Record low borrowing costs, along with a desire for more living space as millions of Britons worked from home to try to contain the spread of coronavirus, mean average home prices will increase 8.7% this year, the Nov. 18-30 poll of 17 market experts predicted.
Next year, they will rise 4.0% before slowing to 3.0% in 2023, still outstripping expected overall inflation. The rate will then pick up to 3.5% in 2024.
Asked what would happen to affordability over the next 2-3 years, 11 of 14 respondents to an additional question said it would worsen as predicted interest rate rises will increase mortgage repayments, making them a bigger chunk of borrowers' earnings.
"Increased appetite for space and reduced commuting costs with increased remote working will increase the amount households dedicate to mortgage repayments," said Andrew Wishart at Capital Economics.
The Bank of England will be the first major central bank to raise interest rates, possibly as soon as this month, a November Reuters poll predicted.
While borrowing costs are expected to rise slowly, when asked what would have the biggest impact on housing market activity next year five respondents said interest rate increases.
However, interest rates would need to reach around 1.0% to significantly slow housing market activity, according to the median answer to an additional question, much higher than the current 0.10% and a level not expected by economists in the separate Reuters poll until 2023.
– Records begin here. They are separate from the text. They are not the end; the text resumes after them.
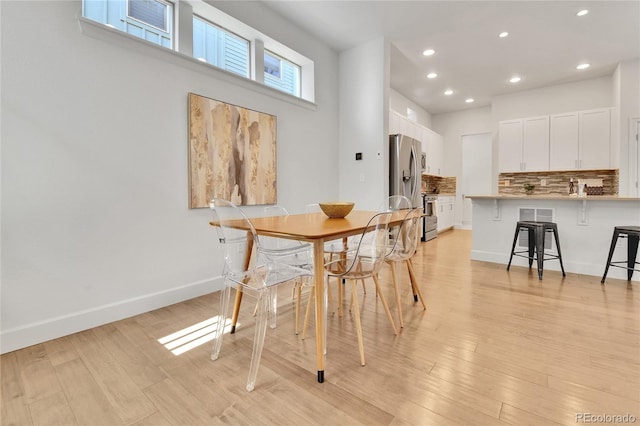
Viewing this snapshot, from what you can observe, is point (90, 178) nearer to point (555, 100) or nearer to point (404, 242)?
point (404, 242)

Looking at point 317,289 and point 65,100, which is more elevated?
point 65,100

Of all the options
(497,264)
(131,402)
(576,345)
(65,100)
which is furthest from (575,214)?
(65,100)

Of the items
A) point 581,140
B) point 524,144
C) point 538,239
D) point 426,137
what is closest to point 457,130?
point 426,137

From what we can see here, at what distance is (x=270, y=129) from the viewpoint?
3.32m

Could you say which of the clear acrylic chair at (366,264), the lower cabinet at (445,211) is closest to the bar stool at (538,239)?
the clear acrylic chair at (366,264)

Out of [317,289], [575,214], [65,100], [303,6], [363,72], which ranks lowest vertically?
[317,289]

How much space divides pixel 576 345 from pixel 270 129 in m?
3.15

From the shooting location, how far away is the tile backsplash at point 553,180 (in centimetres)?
509

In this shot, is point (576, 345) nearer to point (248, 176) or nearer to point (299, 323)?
point (299, 323)

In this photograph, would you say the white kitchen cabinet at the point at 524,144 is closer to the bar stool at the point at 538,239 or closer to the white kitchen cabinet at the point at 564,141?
the white kitchen cabinet at the point at 564,141

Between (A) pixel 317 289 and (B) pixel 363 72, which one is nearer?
(A) pixel 317 289

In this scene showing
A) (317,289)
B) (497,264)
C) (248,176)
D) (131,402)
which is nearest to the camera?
(131,402)

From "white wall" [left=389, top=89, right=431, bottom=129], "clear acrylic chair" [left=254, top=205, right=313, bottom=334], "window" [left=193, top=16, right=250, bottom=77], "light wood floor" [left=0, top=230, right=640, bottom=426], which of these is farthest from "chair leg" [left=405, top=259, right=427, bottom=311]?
"white wall" [left=389, top=89, right=431, bottom=129]

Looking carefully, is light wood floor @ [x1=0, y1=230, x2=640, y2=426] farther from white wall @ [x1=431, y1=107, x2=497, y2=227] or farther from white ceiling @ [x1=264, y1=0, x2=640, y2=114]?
white wall @ [x1=431, y1=107, x2=497, y2=227]
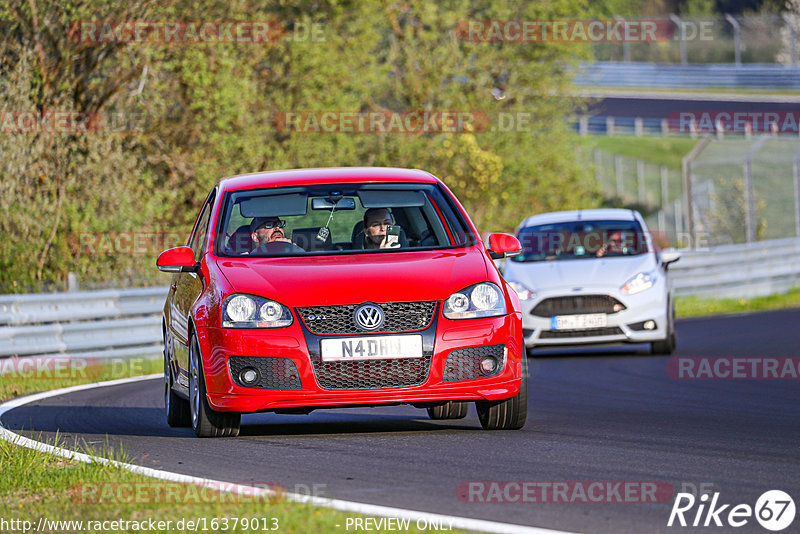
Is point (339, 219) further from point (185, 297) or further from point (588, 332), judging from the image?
point (588, 332)

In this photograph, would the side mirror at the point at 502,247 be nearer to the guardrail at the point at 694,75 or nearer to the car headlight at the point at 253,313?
the car headlight at the point at 253,313

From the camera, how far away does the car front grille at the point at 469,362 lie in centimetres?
823

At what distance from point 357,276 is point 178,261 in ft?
4.58

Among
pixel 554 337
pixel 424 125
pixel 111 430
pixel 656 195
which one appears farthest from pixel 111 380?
pixel 656 195

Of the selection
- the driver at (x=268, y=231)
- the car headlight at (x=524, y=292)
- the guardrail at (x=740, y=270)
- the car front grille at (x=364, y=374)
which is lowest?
the guardrail at (x=740, y=270)

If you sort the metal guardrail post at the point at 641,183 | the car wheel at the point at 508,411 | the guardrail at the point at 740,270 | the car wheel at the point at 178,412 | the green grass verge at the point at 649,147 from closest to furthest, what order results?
1. the car wheel at the point at 508,411
2. the car wheel at the point at 178,412
3. the guardrail at the point at 740,270
4. the metal guardrail post at the point at 641,183
5. the green grass verge at the point at 649,147

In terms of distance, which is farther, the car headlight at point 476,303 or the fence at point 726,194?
the fence at point 726,194

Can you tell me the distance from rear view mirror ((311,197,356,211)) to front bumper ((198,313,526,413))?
1.34m

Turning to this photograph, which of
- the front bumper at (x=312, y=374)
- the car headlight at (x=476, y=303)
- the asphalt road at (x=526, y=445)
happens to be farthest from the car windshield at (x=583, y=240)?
the front bumper at (x=312, y=374)

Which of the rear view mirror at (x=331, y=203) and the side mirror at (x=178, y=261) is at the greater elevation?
the rear view mirror at (x=331, y=203)

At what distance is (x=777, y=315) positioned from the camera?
22.1 metres

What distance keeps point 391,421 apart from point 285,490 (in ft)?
11.5

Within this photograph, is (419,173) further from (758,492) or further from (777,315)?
(777,315)

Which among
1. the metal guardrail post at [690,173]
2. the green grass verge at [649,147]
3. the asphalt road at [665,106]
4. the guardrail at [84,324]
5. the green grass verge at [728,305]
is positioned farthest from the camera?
the green grass verge at [649,147]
Seven experts said the lack of supply - something which has long been a problem in Britain and other countries - would be the main driver of activity. Three said a desire for more living space and one said higher inflation.
"Limited supply has supported price growth but should gradually improve now the respective stamp duty (property tax) holidays have ended. The desire for more space will outlast the pandemic," said Chris Druce at Knight Frank.
Britain's top two housebuilders, Barratt Developments Plc and Persimmon Plc, have said strong demand would continue and stuck to their annual projections for homes completed in spite of persistent supply chain issues caused by the pandemic.
In London, a magnet for foreign investors before the pandemic struck, prices were expected to rise more moderately than nationwide, increasing 3.0% this year, 2.4% in 2022 and 3.0% in 2023.
"The recovery is likely to be drawn out over the coming year though in the mid-term the allure of the capital will return stronger growth," Harvir Dhillon at Experian said.